Q. I would like to try VBAC, but my OB was insinuating that it was dangerous because of possible rupture, and that I would not be able to have a full epidural so that I could tell if a rupture was happening, etc. Do you find that your patients have good luck with VBAC?
A. Ah, your question is the question of the moment. VBACs seem to have become a hot topic because the American College of Obstetricians and Gynecologists revised their statement on VBAC recommending that there be "immediate" access to cesarean section for women undergoing a trial of labor after a previous cesarean. This means that women should labor only in a hospital that can provide immediate cesareans - that is, one where a full team, surgeons, anesthetists or anesthesiologists, nurses, etc. are available at all times. This is true only in major medical centers; therefore, obstetricians in smaller hospitals are doing fewer VBACs and refusing to back up midwives to do them.

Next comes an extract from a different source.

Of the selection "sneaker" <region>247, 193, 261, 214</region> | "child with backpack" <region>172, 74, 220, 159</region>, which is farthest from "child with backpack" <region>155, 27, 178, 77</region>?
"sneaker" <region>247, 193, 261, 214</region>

The reason for this increased concern seems to be a real increase in the number of uterine ruptures over the past ten years, from about one per thousand to one per hundred. That is a big increase. Many reasons have been put forth as to why this is so, including epidurals, inductions and augmentations with pitocin or prostaglandins. Cytotek or misoprostil was implicated, and most OBs and midwives have stopped using that for VBACs.
However, the most recent evidence seems to show that the increase in ruptures may be associated with a change in the way the uterus is put back together after a cesarean. It used to be repaired in two layers, and gradually over the last ten years obstetricians have switched to a one-layer technique, which is (guess what) quicker to do. The scar with this new method seems to be weaker, hence . . . more likely to rupture when contractions put stress on it during the labor.
So, there really IS more reason to be concerned than there used to be. The obvious solution seems to me to go back to the two-layer method of repairing the uterus, but I haven't heard much talk about this. Instead, obstetricians are just recommending more repeat cesareans, or more restrictions on women who want to try for a VBAC.
Epidurals have not, in fact, been implicated in the increase of ruptures. It used to be thought that the women would have a lot of constant pain if her uterus was rupturing, and be able to tell the nurse or doctor, and that an epidural would mask this sign. However, most ruptures seem to be relatively painless, at least, no more painful than the labor is already. So this isn't a useful sign. The only sign that seems to forewarn of rupture seems to be variable (V-shaped) decelerations in the fetal heart rate on the electronic monitor. Unfortunately, these are also extremely common in normal labors, so that presents a problem. Should every VBACer be sectioned immediately if she has variable decelerations? No one seems to know the answer to this.